33 lb Carbon Opti

I love the look of this bike, it just needs some Schwabe marathon plus for my uses ;) . To bad its outside my budget. At 33 pounds it should be a breeze to ride with zero assist to conserve battery.

I think more bikes like this are needed to entice the US market.

Since most cyclist in the US are fitness/pleasure riders (not commuters), nice sleek light bikes might be more attractive. Many early adopters in the USA are surely commuter, but the broader market is not. I think a move toward the stealthy lighter fitness/pleasure type bikes is what will entice that broader market.

Maybe this is just my bias opinion as a fitness cyclist :D

Lee
 

BurbManDan

Member
"Many early adopters in the USA are surely commuter, but..."

As a commuter, I agree, but I don't think you need any "buts". Commuters like nice, pretty things too. If fitness / pleasure riders want them too, great, though from the prevailing attitudes expressed toward e-bikes on non-electric forums, it's easy to conclude that most of the fitness/pleasure riders prefer pedal only.
 

Brambor

Well-Known Member
Bike looks nice.

as for comments about what kind of bike will entice the US market: I've heard it repeated over and over. The foundation of the problem is that we do not have the right infrastructure to ride bikes and this is not enticing the US market. We need to lobby lobby lobby to demand better infrastructure. Every town should be connected with walk/bike paths. Put people to work.
 

BurbManDan

Member
Bike looks nice.

...better infrastructure.
Couldn't agree more on both counts! It's a beautiful bike, but I'd love to see it rendered in aluminum with a carbon belt drive + IGH, and 1kWh battery (+rack and fenders, of course). I think this is prettier than the SIMBB and All Road, and while I respect the integration of the battery on the SIMBB, a removable battery for charging at work is a sad necessity for my long commute.

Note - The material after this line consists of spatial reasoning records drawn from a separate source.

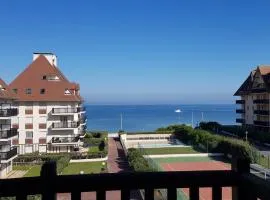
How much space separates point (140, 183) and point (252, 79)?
6943 centimetres

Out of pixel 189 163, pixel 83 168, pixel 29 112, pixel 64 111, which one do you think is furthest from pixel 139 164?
pixel 29 112

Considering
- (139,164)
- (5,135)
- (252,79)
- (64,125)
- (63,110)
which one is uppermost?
(252,79)

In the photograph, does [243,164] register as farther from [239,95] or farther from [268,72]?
[239,95]

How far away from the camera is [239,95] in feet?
247

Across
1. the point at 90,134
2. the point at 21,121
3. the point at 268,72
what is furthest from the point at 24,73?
the point at 268,72

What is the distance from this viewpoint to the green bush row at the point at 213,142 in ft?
135

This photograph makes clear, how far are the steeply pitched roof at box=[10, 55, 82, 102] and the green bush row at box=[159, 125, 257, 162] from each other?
1859 cm

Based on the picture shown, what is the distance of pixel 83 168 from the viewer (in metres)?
40.7

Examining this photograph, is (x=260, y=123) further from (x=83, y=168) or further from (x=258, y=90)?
(x=83, y=168)

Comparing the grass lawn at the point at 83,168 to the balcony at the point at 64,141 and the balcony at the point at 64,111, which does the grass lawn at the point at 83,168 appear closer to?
the balcony at the point at 64,141

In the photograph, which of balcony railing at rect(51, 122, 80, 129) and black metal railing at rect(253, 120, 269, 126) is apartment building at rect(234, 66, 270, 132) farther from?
balcony railing at rect(51, 122, 80, 129)

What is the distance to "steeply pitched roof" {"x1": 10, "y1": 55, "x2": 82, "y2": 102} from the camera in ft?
177

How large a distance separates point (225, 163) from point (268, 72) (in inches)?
1021

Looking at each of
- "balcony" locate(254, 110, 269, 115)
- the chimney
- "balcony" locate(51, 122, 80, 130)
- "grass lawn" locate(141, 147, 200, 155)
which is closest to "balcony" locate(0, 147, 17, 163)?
"balcony" locate(51, 122, 80, 130)
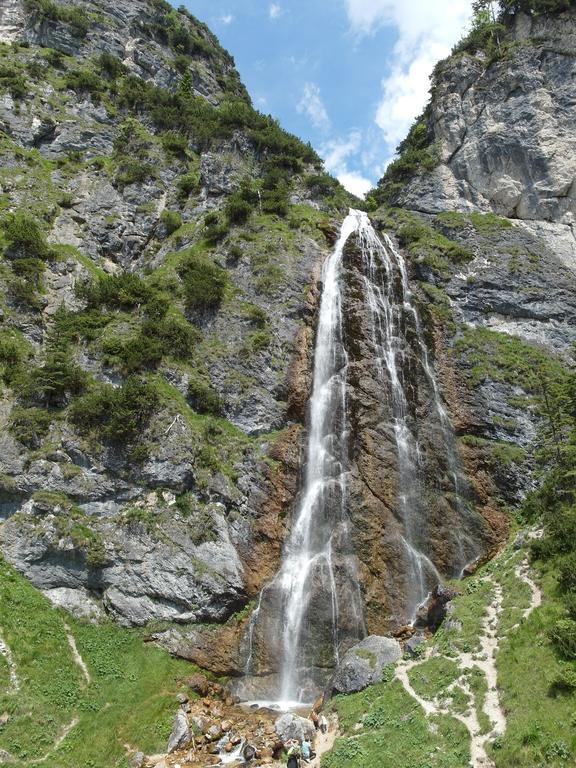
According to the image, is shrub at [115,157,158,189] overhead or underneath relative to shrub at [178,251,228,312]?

I totally agree on the need to lobby for bike infrastructure. Separate, real, safe infrastructure, even precluding peds. Great investment in the present and future of this country. Unfortunately, I'm pessimistic that this is a "build it and they will come" argument, and I don't think most people will get out of their cars without some very big upheaval of the status quo (like $10/gal gas or massive costs associated with congestion, parking, etc)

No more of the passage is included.